The Kansas Department for Children and Families will work with HHS to ensure that the state is in compliance with federal laws, said department spokeswoman Theresa Freed.
“If they give us any guidance that we’re not (in compliance), then we’d take necessary action,” Freed said. “We want to ensure we receive continued funding.”
Meanwhile, Kansas lawmakers are scrambling to come up with a legislative fix before the end of the session.
Republican Sen. Michael O’Donnell from Wichita is working on a bill that would address the problem by raising the ATM withdrawal limit to $60 per day.
“The Senate president (Susan Wagle) is on board with it and (on Thursday) we had a meeting with the governor’s chief of staff,” O’Donnell said. “We’re making sure that this is something that the governor’s office and the Department of Children and Families are going to support.”
O’Donnell not only voted for the original welfare bill, but he introduced it on the floor of the Senate.

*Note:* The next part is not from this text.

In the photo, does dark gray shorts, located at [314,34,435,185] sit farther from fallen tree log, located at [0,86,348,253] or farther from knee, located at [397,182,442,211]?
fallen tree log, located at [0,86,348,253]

He also voted for the amendment that capped ATM withdrawals at $25.
He said he would have strongly opposed the amendment had he been aware that it might contradict language in the Social Security Act, a copy of which had been sent to him by a reporter Thursday.
Because the $25 limit came as a floor amendment, O’Donnell said, it wasn’t thoroughly vetted through the usual committee process.
“I hadn’t researched it enough,” he said. “If I had known now what I knew then, I would have fought it stronger.”
At the time, O’Donnell raised concerns that the $25 limit might conflict with federal regulations and tried to offer an alternative number. He asked the amendment’s sponsor, Tyson, to withdraw her amendment, but she argued that the Senate should vote on it and then fix it in conference that reconciles differences between House and Senate bills.
Despite his concern, O’Donnell voted for it and the amendment was successfully attached. The next day, the House signed off on the bill without ever going into conference.
During six hours of contentious debate on the welfare overhaul, Democratic Sen. Oletha Faust-Goudeau of Wichita offered a compromise amendment that would have raised the limit to $50 from $25. It was voted down. O’Donnell was one of the only Republicans to support that amendment.
Faust-Goudeau said in an email Friday that she would prefer to eliminate the limit, but she is willing to support O’Donnell’s compromise bill to fix the issue by increasing the maximum withdrawal to $60.
Tyson could not be reached for comment.
Sen. Tom Holland, a Baldwin City Democrat, said he would support legislation reducing barriers set up by the original welfare bill, which he said is “horrible the way it is.”
But Holland questioned whether simply raising the withdrawal limit to $60 would fix the problem.
“I’d want to make sure we’re not just introducing less onerous roadblocks by raising the limit to $60,” he said. “We need to have a discussion about what is the appropriate amount.”
About 15,000 people are on the welfare rolls in Kansas this year, down from about 17,600 last year.
The most cash a family of four can receive is $497 a month in high-cost, high-population counties, according to the HHS data. In rural counties, the maximum cash assistance for a family of four is $454 per month.